Двор Карла IV. Сарагоса | страница 40
Фаринелли тоже набивал себе ноздри в паузах между арией и речитативом, и, как явствует из некоторых старинных документов, лучшим подарком, какой могли преподнести итальянскому музыканту, живописцу — словом, любому виртуозу восторженная дама или поклонник, был ящик табаку.
Аббат Пико де ла Мирандола, Рафаэль Менгс, тенор Монтаньяна, певица Париджи, скрипач Алаи и другие знаменитости театра «Буэн-Ретиро» нюхали первосортный табак, прибывавший из Америки на королевских галеонах.
Прошу простить за это отступление. Итак, теперь вам ясно, что Исидоро нюхательного табака не употреблял.
V
Часов около десяти в гостиную торжественно вошли две дамы, о которых я упоминал выше. Лесбия! Амаранта! Возможно ли забыть вас тому, кто хоть раз вами любовался? Само собой, обе явились инкогнито, в карете, а не в портшезе, чтобы их не узнала любопытная чернь. Бедняжкам очень нравились такие вечеринки в интимной компании, где они отдыхали душой от сурового этикета.

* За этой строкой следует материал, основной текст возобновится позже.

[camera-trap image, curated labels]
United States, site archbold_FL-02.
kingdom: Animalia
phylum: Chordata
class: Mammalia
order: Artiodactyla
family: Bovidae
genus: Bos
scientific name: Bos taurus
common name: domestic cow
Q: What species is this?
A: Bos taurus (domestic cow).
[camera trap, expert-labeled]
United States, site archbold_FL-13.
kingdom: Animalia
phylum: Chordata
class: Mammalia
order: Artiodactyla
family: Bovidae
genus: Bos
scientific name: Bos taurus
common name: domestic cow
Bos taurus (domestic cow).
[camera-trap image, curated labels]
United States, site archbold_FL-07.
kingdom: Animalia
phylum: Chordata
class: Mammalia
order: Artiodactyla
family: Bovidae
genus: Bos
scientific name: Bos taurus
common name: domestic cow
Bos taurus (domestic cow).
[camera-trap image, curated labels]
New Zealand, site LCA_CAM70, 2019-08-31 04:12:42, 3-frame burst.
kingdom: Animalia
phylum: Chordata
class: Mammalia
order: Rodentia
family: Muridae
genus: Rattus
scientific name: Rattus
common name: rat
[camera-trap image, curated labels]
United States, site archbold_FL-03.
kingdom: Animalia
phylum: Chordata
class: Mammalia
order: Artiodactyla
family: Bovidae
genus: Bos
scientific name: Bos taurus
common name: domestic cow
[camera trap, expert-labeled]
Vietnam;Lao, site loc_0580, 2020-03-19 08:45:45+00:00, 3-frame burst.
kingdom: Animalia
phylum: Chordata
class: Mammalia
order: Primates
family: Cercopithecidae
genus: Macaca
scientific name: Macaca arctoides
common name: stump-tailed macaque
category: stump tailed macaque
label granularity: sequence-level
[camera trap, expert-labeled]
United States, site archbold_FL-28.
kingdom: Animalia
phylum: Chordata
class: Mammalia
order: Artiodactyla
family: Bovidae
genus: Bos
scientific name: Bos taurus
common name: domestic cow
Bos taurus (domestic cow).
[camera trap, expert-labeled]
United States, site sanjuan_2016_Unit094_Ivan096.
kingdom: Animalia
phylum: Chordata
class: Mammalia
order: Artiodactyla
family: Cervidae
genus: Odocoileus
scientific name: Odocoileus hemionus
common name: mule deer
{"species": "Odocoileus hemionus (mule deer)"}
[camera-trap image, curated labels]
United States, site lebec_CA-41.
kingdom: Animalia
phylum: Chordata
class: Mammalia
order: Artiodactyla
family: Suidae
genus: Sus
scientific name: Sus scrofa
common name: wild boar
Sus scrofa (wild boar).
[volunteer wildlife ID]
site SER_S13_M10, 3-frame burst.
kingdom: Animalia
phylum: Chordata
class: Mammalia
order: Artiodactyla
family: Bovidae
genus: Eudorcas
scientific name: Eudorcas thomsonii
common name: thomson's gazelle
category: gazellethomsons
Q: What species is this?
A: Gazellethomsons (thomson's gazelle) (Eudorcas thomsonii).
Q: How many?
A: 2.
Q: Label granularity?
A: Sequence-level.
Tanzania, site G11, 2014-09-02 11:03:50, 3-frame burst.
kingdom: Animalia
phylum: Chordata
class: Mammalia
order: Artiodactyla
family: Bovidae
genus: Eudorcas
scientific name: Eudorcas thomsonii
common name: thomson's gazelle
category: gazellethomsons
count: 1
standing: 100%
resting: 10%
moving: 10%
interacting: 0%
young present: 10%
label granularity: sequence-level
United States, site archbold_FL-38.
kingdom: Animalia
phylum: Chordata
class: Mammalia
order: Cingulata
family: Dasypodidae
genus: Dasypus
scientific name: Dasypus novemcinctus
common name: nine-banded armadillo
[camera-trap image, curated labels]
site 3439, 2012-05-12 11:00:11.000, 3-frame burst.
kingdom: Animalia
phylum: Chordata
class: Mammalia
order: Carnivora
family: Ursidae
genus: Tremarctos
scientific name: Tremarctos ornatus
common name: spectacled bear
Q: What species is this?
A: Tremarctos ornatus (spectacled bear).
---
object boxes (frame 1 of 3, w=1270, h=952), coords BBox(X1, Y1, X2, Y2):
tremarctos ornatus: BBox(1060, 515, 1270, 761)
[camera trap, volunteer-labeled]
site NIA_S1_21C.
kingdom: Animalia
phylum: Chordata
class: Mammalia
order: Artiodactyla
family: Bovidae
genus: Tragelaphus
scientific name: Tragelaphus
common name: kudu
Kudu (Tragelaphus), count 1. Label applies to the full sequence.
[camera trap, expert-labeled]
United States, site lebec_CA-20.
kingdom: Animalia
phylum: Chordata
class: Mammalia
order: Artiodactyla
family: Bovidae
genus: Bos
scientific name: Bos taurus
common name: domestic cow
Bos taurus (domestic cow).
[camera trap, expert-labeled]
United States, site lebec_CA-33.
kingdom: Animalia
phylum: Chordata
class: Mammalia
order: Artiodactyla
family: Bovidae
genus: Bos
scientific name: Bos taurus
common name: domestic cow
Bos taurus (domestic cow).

В те годы на традиционных званых вечерах в знатных семействах или при дворе деспотически царила истинно испанская церемонность, не допускалось ничего такого, что могло бы вывести гостей из состояния чинной скуки. Ни шумных разговоров, ни — упаси бог! — шуток или смеха. Дамы располагались на эстрадо, мужчины в остальной части гостиной, беседы были так же пресны, как напитки. Вот кто-нибудь заиграет на клавикордах или на гитаре, общество слегка оживляется, но ненадолго — вскоре музыка умолкает, и вновь вступает в свои права нагоняющая сон благопристойность. Порой танцуют менуэт — тогда влюбленные могут вкушать возвышенное платоническое наслаждение, касаясь друг друга кончиками пальцев, и после бесконечных реверансов под музыку в гостиной опять воцаряется благопристойность, богиня, которой милей всего молчание.
Так можно ли удивляться, что иные дамы, наделенные пылким воображением, искали среди людей с менее строгими правами развлечений, соответствующих своей натуре. Тут мне приходит на память «Когда девицы говорят «да», комедия, где осуждается лицемерие не только в воспитании, но лицемерие как таковое, свойственное во все эпохи нашим национальным традициям. В то время повсюду замечалось стремление к чуть более свободным правилам, к более непосредственному, в границах приличий, общению между обоими полами — словом, к такому образу жизни, при котором меньше бы опасались зла и больше доверяли добру, не считая, что основами общества должны быть подозрительность и боязнь греха. А лицемерия было и тогда предостаточно; что не полагалось делать открыто, свершалось тайно, — строгостей было больше, чем теперь, но нравы от этого не становились лучше.